494 minutos acumulaba el Real Zaragoza sin marcar. Mas de ocho horas, que se dice pronto. Cinco encuentros completos. Fuera de casa, el equipo aragonés llevaba más de dos meses sin ver puerta, desde que Álvaro anotó su último tanto en Lezama ante el Amorebieta. En Ibiza marcó dos en menos de diez minutos. Justo a las puertas de otro récord negativo y coincidiendo con la llegada de otro delantero, Sabin Merino, en auxilio de un equipo huérfano de alegrías. La suculenta renta y el aplastante dominio de los aragoneses invitaban a soñar y a sonreír. La sexta victoria en 25 partidos parecía segura para un Zaragoza que se disponía a poner tierra de por medio respecto al abismo.

Pero no. Este equipo es tan capaz de echar a perder semejante ventaja en apenas unos minutos como incapaz de sujetar un triunfo. Su endeblez anímica es tan espeluznante como su facilidad para irse a la lona al primer golpe. Claro que tampoco ayuda la tardía reacción desde un banquillo incapaz de actuar a tiempo. En el fútbol prevenir también es mejor que curar. 

Así que, de nuevo, el Zaragoza empató. 14 van ya en 25 encuentros. Y solo cinco triunfos. El último, hace dos meses. Sin marcar no hay manera de ganar. Pero marcando tampoco. El Zaragoza jugó como nunca durante una hora, pero acabó empatando, como siempre. Las tablas son de plomo.

A estas alturas y a expensas de ese crecimiento prometido por el técnico en la segunda vuelta como consecuencia de la remodelación de la plantilla, la realidad es que el Zaragoza solo se ha hecho merecedor de deambular por el purgatorio. No puede ser de otro modo atendiendo a los números de un equipo que muestra una incapacidad supina para no dejar escapar presas entregadas y conquistas seguras. Y el Ibiza era ambas cosas. Desarbolado por la primorosa primera parte de los aragoneses, la valentía, y a veces osadía, de su entrenador le devolvió la vida. El Zaragoza, sin embargo, no ganó por cobarde. Por pusilánime. Por blando. Mientras quiso ganar lo hizo. Cuando tuvo miedo, se entregó.

Te puede interesar:

 Es, precisamente, ese temor lo que le convierte en un adefesio. El Zaragoza de la primera parte hizo daño corriendo, con una presión alta y sabiendo cómo y por dónde atacar a un rival que, como Las Palmas, brinda espacios merced a un estilo que no entiende de especulación. Así es Paco Jémez, un entrenador que aboga por el intercambio de golpes y que sacrifica la extrema seguridad atrás para ir hacia delante. El Zaragoza, en cambio, basa su esperanza, según su cuerpo técnico y dirección deportiva, en no encajar para crecer desde atrás. En Ibiza, todo iba según lo planeado, pero el Ibiza creyó y el Zaragoza dudó, se encogió y cedió. Cuestión de caracteres. Personalidades opuestas.

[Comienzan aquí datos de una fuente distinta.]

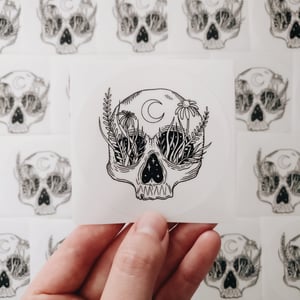 Transparent Sticker Flower Skull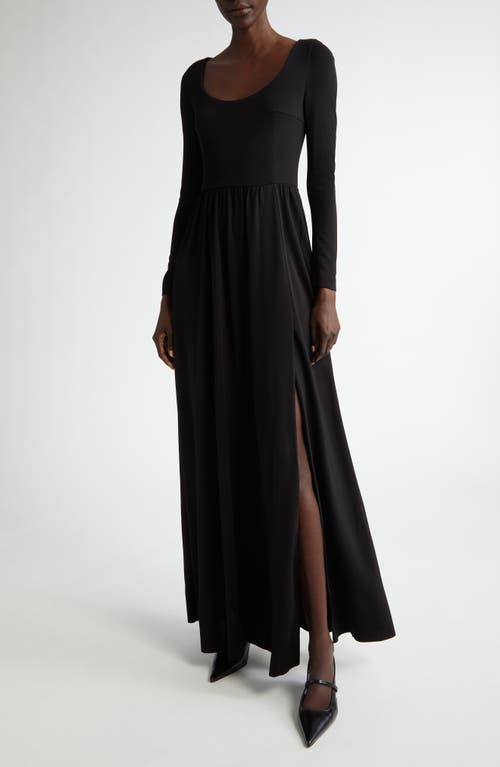 Akris punto Scoop Neck Long Sleeve Crepe Jersey Dress in Black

Así que la vida sigue igual. Con una jornada menos por delante y la misma distancia, cinco puntos, con los de abajo. El sexto, la pomada, está a diez, por si hay quien todavía se empeña en mirar hacia arriba. La mejor versión del Zaragoza durante una hora solo le dio para empatar. Esa es la triste realidad de un equipo que malvive inmerso en una eterna búsqueda de sí mismo aferrado a unas tablas pesadas como el plomo.